As further evidence of lack of tailoring in the Trump administration’s campaign to rescind Obama administration inclusion efforts, consider the attempt by the Department of Homeland Security (DHS) to rescind the Deferred Action for Childhood Arrivals (DACA) program. As I have written elsewhere, there are legitimate arguments that DACA exceeded Congress’s delegation of power to the executive branch. But those arguments turn on statutory interpretation: ascertaining the quantum of discretion that Congress afforded the executive branch in the Immigration and Nationality Act. The Trump administration has announced that its primary reason for rescinding DACA is concern about its legality. However, in three tries—one by former Attorney General Jeff Sessions, one by former Acting DHS Secretary Elaine Duke and one last June by current DHS Secretary Kirstjen Nielsen—the Trump administration has not adequately explained the basis for its legal doubts.

Both Sessions and Duke stressed constitutional issues, which are not directly relevant, since DACA presents a statutory question. Nielsen focused on the statutory question but failed to address parallels between DACA and past practice regarding discretion to grant deferred action in hardship cases. Perhaps DHS could distinguish those prior cases, which involved far smaller numbers of grantees than the 800,000-strong DACA program. But DHS has not even tried to make this case. If DACA’s putative illegality has driven the Trump administration’s effort to rescind it (which is now subject to a nationwide injunction in the lower federal courts), the Trump administration with the benefit of three tries should be able to articulate a clear rationale for its position.
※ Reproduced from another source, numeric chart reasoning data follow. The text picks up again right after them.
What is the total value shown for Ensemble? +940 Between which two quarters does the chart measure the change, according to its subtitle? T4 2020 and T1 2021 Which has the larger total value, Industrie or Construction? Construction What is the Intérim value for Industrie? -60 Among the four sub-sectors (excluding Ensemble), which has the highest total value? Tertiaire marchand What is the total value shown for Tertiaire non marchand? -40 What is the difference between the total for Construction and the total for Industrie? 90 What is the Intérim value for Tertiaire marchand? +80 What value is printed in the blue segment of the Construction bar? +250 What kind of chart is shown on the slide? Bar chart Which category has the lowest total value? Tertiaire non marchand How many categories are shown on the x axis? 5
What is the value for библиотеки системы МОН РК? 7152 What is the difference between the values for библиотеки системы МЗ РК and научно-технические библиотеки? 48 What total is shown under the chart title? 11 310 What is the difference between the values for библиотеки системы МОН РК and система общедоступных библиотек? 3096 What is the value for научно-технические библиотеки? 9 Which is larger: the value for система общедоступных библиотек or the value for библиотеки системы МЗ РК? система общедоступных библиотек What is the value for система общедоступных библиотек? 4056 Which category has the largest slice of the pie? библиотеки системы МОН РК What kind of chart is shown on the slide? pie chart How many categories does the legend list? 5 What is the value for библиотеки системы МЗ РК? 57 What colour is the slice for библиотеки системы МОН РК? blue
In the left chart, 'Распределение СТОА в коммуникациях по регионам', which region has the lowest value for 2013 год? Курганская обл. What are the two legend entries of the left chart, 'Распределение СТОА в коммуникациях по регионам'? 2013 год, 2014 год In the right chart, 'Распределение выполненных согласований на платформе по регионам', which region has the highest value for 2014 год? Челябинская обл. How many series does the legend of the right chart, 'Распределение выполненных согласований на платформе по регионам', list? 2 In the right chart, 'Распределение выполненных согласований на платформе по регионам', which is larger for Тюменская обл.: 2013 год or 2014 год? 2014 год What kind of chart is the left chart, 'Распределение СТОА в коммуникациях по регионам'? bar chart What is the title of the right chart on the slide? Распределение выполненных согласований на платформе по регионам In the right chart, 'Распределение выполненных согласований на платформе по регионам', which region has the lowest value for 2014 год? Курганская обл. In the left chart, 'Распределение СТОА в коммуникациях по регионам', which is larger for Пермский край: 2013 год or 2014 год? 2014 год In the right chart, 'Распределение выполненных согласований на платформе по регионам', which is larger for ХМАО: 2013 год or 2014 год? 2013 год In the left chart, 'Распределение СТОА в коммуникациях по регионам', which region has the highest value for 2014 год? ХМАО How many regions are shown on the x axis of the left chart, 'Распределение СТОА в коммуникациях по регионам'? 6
Its failure to do so shows the lack of tailoring in the DACA rescission.

The Supreme Court’s historic deference to executive judgments on such questions may eventually result in upholding the DACA rescission, unless Congress and the president act together to provide lasting relief for DACA recipients. But if neither Congress nor the president acts, the Supreme Court should consider the lack of means-ends fit in the latest iteration of the DACA rescission, as well as similar problems in the transgender and census rescissions. Addressing that gap on either constitutional or statutory grounds would not mean that the validity of any given administrative measure would be up for grabs. Rather, dialing down deference would promote a more deliberate approach to the reliance interests created by previous reforms. That is an objective the courts should embrace.